- YOUR TASK: Reproduce verbatim the listing below from its first line through the line containing "15.8 metres", including both ends.

- DATA SUPPLIED:
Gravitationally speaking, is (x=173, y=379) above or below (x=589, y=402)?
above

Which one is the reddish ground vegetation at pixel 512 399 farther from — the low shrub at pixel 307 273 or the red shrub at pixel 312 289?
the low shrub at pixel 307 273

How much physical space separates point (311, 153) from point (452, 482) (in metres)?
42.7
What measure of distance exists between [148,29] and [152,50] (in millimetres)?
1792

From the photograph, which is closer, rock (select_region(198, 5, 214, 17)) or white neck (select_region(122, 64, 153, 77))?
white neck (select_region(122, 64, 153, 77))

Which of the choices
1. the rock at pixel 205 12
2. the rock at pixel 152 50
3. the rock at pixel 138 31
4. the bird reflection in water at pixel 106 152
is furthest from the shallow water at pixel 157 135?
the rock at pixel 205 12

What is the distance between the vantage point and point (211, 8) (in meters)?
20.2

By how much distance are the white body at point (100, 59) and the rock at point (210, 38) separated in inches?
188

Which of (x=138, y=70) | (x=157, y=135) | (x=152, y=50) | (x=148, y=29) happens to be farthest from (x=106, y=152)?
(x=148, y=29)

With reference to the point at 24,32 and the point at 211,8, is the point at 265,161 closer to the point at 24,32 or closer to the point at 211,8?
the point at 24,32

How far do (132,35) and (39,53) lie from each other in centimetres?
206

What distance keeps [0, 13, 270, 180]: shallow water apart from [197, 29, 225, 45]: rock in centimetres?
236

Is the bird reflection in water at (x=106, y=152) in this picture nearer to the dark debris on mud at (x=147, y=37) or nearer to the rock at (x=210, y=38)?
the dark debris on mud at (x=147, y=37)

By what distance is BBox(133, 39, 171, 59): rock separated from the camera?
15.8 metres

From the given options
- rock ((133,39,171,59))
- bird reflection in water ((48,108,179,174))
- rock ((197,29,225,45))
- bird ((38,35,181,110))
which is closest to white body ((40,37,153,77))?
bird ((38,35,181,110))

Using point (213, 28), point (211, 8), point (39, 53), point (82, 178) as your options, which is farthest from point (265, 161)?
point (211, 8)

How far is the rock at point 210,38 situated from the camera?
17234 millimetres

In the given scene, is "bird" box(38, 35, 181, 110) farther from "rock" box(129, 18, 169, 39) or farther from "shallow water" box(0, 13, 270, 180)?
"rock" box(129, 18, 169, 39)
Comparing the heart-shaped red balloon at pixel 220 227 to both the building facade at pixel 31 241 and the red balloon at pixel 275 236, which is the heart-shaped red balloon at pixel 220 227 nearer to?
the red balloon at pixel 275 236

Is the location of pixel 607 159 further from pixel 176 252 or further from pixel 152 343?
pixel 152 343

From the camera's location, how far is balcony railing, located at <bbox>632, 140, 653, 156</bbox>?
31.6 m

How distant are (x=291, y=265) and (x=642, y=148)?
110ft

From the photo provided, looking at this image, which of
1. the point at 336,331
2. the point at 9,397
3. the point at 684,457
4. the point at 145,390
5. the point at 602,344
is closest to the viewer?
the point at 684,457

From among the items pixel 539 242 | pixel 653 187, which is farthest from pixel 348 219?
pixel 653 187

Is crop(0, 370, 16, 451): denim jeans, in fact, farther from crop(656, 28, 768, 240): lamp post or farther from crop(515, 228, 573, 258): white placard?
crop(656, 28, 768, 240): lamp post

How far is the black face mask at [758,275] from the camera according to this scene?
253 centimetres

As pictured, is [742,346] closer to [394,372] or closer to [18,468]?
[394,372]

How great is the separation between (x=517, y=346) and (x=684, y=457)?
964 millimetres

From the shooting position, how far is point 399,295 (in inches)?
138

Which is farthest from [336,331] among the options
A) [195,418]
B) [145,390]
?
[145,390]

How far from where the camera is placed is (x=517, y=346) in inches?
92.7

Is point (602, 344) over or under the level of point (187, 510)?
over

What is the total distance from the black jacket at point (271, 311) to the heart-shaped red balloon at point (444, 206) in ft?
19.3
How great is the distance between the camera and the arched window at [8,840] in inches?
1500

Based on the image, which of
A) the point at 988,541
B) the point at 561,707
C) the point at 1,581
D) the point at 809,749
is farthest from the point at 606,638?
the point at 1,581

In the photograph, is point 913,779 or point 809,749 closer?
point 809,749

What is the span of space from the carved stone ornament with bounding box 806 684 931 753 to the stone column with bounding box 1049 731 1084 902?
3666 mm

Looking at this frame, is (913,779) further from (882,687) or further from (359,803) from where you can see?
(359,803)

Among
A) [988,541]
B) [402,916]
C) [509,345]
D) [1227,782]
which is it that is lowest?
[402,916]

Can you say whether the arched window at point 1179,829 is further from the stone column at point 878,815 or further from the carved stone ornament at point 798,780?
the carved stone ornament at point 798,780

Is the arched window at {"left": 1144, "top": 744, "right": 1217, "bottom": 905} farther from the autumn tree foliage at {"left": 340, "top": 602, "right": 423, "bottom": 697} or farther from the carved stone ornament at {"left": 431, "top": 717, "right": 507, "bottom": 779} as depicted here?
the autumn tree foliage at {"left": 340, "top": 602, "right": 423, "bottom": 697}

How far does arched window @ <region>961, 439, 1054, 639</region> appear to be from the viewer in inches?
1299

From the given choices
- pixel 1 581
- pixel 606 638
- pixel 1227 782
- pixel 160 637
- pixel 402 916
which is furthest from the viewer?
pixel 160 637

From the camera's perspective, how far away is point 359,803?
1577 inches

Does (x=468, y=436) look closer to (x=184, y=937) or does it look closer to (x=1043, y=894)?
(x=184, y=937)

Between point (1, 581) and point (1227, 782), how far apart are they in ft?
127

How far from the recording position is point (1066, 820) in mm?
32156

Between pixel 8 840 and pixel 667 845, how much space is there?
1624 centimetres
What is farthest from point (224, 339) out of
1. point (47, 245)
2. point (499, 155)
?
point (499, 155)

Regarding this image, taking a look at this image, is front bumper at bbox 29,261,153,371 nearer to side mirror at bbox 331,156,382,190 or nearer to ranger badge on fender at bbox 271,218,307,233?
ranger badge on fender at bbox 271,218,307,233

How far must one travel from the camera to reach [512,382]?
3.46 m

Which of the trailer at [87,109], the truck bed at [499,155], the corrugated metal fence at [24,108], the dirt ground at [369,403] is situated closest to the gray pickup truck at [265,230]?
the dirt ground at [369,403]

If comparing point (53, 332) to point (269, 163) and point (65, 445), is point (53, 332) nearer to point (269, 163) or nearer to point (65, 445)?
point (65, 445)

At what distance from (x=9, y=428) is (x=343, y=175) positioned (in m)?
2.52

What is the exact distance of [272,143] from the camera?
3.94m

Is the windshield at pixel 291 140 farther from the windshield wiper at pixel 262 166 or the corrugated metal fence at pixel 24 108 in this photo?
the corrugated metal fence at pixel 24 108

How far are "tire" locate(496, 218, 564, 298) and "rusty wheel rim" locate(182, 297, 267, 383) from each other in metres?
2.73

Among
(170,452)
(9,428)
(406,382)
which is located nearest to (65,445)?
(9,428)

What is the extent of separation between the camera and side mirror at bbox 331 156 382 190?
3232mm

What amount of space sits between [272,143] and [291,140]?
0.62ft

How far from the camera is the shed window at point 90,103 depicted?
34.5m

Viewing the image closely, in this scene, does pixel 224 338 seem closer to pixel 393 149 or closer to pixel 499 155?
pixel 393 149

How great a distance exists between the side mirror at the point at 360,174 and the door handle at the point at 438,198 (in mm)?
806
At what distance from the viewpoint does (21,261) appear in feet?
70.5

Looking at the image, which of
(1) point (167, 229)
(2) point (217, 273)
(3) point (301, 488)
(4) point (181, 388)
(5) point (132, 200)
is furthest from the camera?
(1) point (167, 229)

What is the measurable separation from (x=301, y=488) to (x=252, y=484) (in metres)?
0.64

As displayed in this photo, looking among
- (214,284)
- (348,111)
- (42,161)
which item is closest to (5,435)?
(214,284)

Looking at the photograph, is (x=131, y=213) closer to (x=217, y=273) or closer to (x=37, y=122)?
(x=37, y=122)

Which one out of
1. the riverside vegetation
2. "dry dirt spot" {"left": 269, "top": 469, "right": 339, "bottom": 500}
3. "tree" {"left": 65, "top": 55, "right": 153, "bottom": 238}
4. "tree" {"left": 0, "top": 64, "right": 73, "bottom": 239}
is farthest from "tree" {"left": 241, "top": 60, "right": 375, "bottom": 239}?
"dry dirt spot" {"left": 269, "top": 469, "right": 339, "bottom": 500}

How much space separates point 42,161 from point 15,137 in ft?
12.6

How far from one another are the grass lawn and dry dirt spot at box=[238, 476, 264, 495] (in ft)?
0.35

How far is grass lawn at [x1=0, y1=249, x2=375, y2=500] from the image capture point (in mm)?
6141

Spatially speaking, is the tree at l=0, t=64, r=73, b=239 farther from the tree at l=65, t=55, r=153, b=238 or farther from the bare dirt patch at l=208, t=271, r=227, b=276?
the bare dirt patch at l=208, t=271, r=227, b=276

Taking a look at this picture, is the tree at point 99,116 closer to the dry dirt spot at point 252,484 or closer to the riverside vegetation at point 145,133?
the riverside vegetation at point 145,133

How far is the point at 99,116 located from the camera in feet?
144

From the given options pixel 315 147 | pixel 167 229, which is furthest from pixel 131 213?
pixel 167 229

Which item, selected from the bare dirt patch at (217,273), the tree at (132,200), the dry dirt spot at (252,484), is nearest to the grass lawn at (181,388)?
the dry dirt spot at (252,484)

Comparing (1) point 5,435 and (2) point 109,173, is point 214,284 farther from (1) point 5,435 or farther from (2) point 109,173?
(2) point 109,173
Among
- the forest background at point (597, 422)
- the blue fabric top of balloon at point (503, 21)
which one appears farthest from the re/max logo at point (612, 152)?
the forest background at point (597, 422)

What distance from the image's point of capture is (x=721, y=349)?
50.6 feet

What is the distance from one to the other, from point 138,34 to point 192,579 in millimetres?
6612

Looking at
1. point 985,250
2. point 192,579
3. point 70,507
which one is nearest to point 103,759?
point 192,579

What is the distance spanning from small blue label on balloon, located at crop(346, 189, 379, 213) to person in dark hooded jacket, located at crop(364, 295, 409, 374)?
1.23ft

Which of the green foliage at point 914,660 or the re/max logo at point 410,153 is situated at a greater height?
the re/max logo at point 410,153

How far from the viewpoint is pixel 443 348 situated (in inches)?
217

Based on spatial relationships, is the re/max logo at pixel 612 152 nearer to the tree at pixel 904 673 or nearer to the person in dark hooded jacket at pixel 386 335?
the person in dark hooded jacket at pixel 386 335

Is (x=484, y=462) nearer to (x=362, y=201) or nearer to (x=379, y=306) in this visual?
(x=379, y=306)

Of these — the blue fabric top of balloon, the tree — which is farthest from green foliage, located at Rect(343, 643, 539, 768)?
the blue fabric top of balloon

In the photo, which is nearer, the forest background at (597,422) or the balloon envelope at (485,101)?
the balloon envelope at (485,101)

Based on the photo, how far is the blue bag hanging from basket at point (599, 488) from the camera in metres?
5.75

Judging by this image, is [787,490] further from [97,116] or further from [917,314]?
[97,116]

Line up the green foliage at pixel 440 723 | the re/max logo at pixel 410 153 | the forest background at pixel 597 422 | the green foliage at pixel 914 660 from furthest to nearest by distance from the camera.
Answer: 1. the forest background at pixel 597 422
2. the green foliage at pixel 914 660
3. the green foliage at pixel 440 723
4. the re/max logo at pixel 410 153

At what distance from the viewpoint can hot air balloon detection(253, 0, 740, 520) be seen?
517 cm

- RESPONSE TO THIS TASK:
Gravitationally speaking, is (x=173, y=379) above or below (x=589, y=402)?
above

Which one is the reddish ground vegetation at pixel 512 399 farther from — the low shrub at pixel 307 273 or the red shrub at pixel 312 289?
the low shrub at pixel 307 273

How much physical space separates point (311, 153) from point (452, 482) (in metres)?
42.7
What measure of distance exists between [148,29] and [152,50] (in millimetres)?
1792

From the photograph, which is closer, rock (select_region(198, 5, 214, 17)) or white neck (select_region(122, 64, 153, 77))?
white neck (select_region(122, 64, 153, 77))

Which of the choices
1. the rock at pixel 205 12
2. the rock at pixel 152 50
3. the rock at pixel 138 31
4. the bird reflection in water at pixel 106 152
is furthest from the shallow water at pixel 157 135?
the rock at pixel 205 12

What is the distance between the vantage point and point (211, 8) (in meters)?
20.2

By how much distance are the white body at point (100, 59) and the rock at point (210, 38) separated in inches?
188

Which of (x=138, y=70) | (x=157, y=135) | (x=152, y=50) | (x=148, y=29) happens to be farthest from (x=106, y=152)?
(x=148, y=29)

With reference to the point at 24,32 and the point at 211,8, is the point at 265,161 closer to the point at 24,32 or closer to the point at 211,8?
the point at 24,32

How far do (132,35) and (39,53) lie from each other in centimetres?
206

What distance keeps [0, 13, 270, 180]: shallow water apart from [197, 29, 225, 45]: rock in centimetres?
236

Is the bird reflection in water at (x=106, y=152) in this picture nearer to the dark debris on mud at (x=147, y=37) or nearer to the rock at (x=210, y=38)?
the dark debris on mud at (x=147, y=37)

By what distance is BBox(133, 39, 171, 59): rock separated from the camera?
15.8 metres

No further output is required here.